Comment by monocasa

4 years ago

Last time I checked (which is a while at this point, pre SSD) nearly all consumer drives and even most enterprise drives would lie in response to commands to flush the drive cache. Working on a storage appliance at the time, the specifics of a major drive manufacturer's secret SCSI vendor page knock to actually flush their cache was one of the things on their deepest NDAs. Apparently ignoring cache flushing was so ubiquitous that any drive manufacturer looking to have correct semantics would take a beating in benchmarks and lose marketshare. : \

So, as of about 2014, any difference here not being backed by per manufacturer secret knocks or NDAed, one-off drive firmware was just a magic show, with perhaps Linux at least being able to say "hey, at least the kernel tried and it's not our fault". The cynic in me thinks that the BSDs continuing to define fsync() as only hitting the drive cache is to keep a semantically clean pathway for "actually flush" for storage appliance vendors to stick on the side of their kernels that they can't upstream because of the NDAs. A sort of dotted line around missing functionality that is obvious 'if you know to look for it'.

It wouldn't surprise me at all if Apple's NVME controller is the only drive you can easily put your hands on that actually does the correct things on flush, since they're pretty much the only ones without the perverse market pressure to intentionally not implement it correctly.

Since this is getting updoots: Sort of in defense of the drive manufacturers (or at least stating one of the defenses I heard), they try to spec out the capacitance on the drive so that when the controller gets a power loss NMI, they generally have enough time to flush then. That always seemed like a stretch for spinning rust (the drive motor itself was quite a chonker in the watt/ms range being talked about particularly considering seeks are in the 100ms range to start with, but also they have pretty big electrolytic caps on spinning rust so maybe they can go longer?), but this might be less of a white lie for SSDs. If they can stay up for 200ms after power loss, I can maybe see them being able to flush cache. Gods help those HMB drives though, I don't know how you'd guarantee access to the host memory used for cache on power loss without a full system approach to what power loss looks like.

Flush with other vendors at least does something as they block for some time too, just not as long as Apple.

Apple implementation is weird because actual amount of data written doesn't seem to affect flush time.

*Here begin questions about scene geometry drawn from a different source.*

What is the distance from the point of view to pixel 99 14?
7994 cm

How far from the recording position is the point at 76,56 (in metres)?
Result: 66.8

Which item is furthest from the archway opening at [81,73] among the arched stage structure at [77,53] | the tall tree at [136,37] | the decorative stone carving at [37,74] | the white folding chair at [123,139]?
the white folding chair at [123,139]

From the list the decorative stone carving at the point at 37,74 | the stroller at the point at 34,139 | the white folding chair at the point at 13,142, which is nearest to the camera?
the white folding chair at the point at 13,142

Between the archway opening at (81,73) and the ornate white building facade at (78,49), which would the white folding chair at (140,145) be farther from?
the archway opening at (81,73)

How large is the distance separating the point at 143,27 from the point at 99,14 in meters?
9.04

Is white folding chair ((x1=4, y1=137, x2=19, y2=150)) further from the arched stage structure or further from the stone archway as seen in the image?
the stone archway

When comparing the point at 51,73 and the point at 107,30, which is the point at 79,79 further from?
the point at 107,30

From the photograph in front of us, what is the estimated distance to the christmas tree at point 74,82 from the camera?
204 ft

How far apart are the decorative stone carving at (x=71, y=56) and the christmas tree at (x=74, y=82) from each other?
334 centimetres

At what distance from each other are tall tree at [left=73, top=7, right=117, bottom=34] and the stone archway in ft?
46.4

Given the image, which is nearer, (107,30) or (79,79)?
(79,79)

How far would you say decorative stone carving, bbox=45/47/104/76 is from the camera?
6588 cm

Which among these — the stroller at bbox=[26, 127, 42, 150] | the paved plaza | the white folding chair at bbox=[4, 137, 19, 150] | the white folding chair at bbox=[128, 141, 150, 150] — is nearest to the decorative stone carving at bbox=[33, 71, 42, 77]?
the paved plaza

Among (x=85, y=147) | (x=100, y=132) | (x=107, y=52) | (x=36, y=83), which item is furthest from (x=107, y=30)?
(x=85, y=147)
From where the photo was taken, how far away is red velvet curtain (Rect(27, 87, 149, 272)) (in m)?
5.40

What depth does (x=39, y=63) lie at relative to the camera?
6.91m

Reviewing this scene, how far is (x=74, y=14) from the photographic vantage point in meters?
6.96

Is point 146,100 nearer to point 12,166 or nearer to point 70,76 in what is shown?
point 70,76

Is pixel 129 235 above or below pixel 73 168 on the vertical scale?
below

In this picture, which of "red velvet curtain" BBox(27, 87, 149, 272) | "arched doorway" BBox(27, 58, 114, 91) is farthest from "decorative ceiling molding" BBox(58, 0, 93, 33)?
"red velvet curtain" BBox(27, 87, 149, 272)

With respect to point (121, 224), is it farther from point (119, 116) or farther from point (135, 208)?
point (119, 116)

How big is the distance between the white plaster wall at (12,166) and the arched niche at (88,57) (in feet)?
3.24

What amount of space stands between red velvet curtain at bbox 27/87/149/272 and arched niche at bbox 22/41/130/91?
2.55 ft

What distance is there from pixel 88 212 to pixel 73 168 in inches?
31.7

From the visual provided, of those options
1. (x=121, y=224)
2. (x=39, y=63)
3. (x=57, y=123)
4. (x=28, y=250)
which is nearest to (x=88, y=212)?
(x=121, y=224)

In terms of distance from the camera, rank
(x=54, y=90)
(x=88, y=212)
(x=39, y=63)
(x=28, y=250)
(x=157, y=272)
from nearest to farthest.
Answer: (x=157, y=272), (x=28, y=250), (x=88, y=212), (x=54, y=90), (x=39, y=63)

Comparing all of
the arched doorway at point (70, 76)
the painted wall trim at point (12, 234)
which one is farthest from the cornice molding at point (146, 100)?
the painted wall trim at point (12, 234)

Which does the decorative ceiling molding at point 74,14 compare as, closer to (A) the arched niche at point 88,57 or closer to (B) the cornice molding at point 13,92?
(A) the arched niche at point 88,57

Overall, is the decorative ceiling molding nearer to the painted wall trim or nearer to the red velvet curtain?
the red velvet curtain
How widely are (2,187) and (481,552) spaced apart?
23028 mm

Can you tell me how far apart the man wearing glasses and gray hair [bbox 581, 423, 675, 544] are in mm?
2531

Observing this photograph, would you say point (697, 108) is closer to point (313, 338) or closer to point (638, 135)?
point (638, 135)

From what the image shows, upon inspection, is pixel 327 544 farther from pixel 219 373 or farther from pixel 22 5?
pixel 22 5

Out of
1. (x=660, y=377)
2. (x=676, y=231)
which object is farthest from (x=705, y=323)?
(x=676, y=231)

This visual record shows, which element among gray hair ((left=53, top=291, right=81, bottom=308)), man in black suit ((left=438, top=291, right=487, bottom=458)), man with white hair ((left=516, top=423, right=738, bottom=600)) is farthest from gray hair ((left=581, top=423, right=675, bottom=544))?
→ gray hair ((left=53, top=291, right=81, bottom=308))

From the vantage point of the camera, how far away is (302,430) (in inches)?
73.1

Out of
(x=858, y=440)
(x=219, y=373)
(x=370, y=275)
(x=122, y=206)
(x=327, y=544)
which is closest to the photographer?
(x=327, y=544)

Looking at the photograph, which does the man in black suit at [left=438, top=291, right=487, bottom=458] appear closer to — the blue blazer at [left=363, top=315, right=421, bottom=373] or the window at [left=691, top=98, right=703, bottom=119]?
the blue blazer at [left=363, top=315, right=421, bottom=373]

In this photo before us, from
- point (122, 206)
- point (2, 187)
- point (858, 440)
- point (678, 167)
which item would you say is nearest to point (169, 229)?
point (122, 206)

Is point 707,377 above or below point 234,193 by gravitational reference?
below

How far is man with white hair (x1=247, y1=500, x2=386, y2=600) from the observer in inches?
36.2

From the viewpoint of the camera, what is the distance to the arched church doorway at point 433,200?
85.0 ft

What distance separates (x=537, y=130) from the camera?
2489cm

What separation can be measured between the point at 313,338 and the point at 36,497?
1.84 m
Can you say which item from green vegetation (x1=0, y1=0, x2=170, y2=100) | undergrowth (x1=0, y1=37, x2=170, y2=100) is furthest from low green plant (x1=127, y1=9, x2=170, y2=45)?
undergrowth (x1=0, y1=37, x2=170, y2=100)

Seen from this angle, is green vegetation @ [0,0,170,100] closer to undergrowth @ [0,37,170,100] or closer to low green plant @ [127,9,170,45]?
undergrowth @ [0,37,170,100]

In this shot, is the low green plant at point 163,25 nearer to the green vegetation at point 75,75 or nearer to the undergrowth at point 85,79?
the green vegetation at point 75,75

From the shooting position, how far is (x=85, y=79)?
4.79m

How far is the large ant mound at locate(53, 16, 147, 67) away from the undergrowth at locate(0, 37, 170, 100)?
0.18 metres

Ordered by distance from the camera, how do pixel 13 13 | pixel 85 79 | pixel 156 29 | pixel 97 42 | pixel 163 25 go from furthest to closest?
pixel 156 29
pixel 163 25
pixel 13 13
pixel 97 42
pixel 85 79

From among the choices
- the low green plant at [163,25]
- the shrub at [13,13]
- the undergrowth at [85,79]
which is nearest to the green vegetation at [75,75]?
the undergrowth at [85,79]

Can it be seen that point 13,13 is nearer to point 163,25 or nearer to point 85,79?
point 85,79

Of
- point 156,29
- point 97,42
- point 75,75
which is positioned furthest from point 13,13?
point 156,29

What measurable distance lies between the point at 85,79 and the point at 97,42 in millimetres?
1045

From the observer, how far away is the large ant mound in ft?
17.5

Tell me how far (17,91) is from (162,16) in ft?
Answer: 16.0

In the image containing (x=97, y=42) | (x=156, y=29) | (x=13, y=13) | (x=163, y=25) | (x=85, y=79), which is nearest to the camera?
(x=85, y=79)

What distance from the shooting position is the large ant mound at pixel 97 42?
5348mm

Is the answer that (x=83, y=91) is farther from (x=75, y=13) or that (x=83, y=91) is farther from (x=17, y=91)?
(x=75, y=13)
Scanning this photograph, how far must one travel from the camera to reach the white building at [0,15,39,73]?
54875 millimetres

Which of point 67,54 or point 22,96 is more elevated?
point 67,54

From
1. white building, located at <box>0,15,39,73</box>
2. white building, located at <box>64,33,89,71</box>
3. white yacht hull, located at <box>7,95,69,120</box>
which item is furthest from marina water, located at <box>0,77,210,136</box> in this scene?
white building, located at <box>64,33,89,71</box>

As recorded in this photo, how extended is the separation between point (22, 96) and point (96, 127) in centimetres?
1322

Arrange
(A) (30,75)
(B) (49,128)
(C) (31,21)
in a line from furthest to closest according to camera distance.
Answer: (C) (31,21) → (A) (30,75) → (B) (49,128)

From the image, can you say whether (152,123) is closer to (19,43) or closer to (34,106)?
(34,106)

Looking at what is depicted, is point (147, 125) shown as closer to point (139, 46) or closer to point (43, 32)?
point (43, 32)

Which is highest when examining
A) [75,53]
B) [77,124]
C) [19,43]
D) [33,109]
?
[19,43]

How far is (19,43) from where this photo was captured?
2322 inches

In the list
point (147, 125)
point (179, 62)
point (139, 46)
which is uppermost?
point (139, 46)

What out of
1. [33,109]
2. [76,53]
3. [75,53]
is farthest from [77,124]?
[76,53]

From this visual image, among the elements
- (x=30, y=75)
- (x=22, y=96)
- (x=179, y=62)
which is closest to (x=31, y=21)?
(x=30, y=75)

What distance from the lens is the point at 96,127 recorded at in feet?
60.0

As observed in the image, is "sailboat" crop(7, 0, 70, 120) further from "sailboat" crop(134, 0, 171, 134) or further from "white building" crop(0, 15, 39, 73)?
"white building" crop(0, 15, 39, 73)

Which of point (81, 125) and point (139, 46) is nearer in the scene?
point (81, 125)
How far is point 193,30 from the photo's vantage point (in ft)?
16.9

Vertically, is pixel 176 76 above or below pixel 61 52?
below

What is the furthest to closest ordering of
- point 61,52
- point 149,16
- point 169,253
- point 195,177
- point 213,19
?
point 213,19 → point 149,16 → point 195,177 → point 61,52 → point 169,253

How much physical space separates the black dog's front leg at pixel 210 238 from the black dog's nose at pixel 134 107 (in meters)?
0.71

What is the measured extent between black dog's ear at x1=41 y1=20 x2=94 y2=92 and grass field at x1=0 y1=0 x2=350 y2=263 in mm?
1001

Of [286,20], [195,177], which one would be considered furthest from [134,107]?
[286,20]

  • On at least one drive I saw, the flush command was instead interpreted as a barrier to commands being committed to the log in controller DRAM, which could cut into parallelization, and therefore throughput, looking like a latency spike but not a flush out of the cache.

On my benchmarking of some consumer HDD's, back in 2013 or so, the flush time was always what you'd expect based on the drive's RPM. I got no evidence the drive was lying to me. These were all 2.5" drives.

My understanding was, the capacitor thing on HDD's is to ensure it completely writes out a whole sector, so it passes the checksum. I only heard the flush cache thing with respect to enterprise SSD's. But I haven't been staying on top of things.